Ogham writing is unique in that it is a vertical method of writing, starting from the bottom-up. Letters are constructed on a vertical baseline. There are five groups of five letters, each consisting of hash marks on either side of the baseline. Think of the baseline as the trunk of a tree, and the hash marks as its branches (see figure below):
The original ogham alphabet, consisting of 20 letters, was known as the feda. It was arranged in groups of five letters each. These groups were called aicmí (the singular is aicme). The word aicme means “family.” Each aicme is named after its first letter. The first aicme is Aicme Beithe, the second is Aicme h’Úatha, and so on. Five additional letters were later added because in the original ogham there weren’t enough letters to cover all possible spellings of some Irish words. This fifth aicme is known as the forfeda, or Aicme Koad, for the first character of the aicme.
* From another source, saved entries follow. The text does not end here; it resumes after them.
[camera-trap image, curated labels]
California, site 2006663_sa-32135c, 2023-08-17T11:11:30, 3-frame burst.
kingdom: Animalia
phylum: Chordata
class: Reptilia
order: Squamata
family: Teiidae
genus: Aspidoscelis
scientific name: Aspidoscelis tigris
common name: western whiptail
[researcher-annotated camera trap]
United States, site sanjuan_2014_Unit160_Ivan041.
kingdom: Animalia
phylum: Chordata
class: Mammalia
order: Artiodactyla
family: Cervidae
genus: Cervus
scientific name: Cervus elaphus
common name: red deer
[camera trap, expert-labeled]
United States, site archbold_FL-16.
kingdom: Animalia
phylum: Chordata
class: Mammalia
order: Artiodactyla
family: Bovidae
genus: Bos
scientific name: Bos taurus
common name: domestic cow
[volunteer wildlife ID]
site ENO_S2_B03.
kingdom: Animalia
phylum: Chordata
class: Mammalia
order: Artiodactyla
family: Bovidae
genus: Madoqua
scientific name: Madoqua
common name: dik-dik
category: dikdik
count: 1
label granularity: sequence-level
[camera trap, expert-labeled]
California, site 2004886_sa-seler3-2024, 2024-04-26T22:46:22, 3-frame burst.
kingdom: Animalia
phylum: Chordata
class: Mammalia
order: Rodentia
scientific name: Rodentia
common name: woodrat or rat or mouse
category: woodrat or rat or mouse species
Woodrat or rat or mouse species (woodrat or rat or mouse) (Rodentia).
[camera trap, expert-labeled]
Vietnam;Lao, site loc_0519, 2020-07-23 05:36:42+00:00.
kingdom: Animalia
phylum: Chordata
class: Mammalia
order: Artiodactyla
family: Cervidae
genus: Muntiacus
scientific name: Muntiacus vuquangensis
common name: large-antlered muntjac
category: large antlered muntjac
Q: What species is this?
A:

The Book of Ballymote (Leabhar Bhaile an Mhóta in Irish Gaelic), written circa the 14th century, contains a section known as the Ogham Tract, which explains the ogham in greater detail.
A mandala can be constructed using the letters of the ogham. This mandala consists of five concentric circles upon which the letters are inscribed. This mandala is called the Feige Find. The word “feige” means “ridge pole” or “roof tree.” If you imagine yourself lying on your back and looking up at the ceiling of an ancient Celtic roundhouse, you may get an idea of the origin of this name. You may also see it as lying at the base of a tree and looking up at the branches. Each letter on the Feige Find represents a branch, and each branch represents a tree of the ogham. So in a way, the Feige Find is a “tree of trees.”
The Tree of Life, or the World Tree, is a concept shared in the mythologies of many cultures. The Tree of Life is found in the Bible, in many Native American mythologies, in Hinduism, in the Kabala, in Buddhism, in Norse mythology, in Celtic mythology, and in many other cultures worldwide. The Irish called the Tree of Life the crann bethadh (pronounced “KRAWN BA-huh”).
The general idea of the World Tree, or Tree of Life, is that it is a giant tree at the center of the Earth. It is the axis upon which the world turns. It also unites the three realms of the Chthonic (The Underworld), Middle Earth (where humans and animals dwell), and the Heavens. The roots of the World Tree go deep into the underground, and its branches reach high into the heavens. So the World Tree is present in all three realms at once. As such it is a symbol of shamanism and vision questing.
The World Tree, or the Tree of Life, is also seen as the source of all life energy. It is the origin of the nwyfre, the life force which radiates from its branches and roots, giving life to all creatures. Since it is the source of all life, it is a “tree of trees” as well, providing the life energy for all the other trees of the world. These trees in turn provide food, shelter and habitat for all other living creatures.
The Feige Find is a graphic representation of the concept of the Tree of Life. It contains the five aicmi of five letters of the ogham, in five circles. Each of the letters of the ogham also represents a plant. Thirteen of the letters represent the moons of the Druid year. The circles of the Feige Find can also be interpreted as the path of the stars as they make their nightly and yearly circuits across the sky.
The layout of the Feige Find incorporates the number five throughout. There are five circles, and five groups of five letters. The fivefold nature of the Feige Find can represent the Five Kingdoms of ancient Ireland, or the five phases of life (infancy, adolescence, adulthood, middle age, and old age), or the five elements of earth, air, fire, water and void (quintessence), or the five directions (north, south, east, west and center), or the five types of knowledge (Knowledge of Nature, Knowledge of Mind, Knowledge of Spirit, Knowledge of Magic, Knowledge of Being), or any number of other fivefold interpretations. Bards-in-training in the Order of the Druid also learn five types of breath control to aid them in seeking inspiration and in properly modulating their voices for the recitation of poetry and prose.
All of these fives and their meanings are incorporated into Fionn’s Window. There is a wealth of symbolic meaning to be gleaned from meditating on this mandala, and there are no right or wrong answers as to the meanings each individual takes away from it. As long as the answers you find when contemplating the Feige Find have meaning to you, its purpose has been served.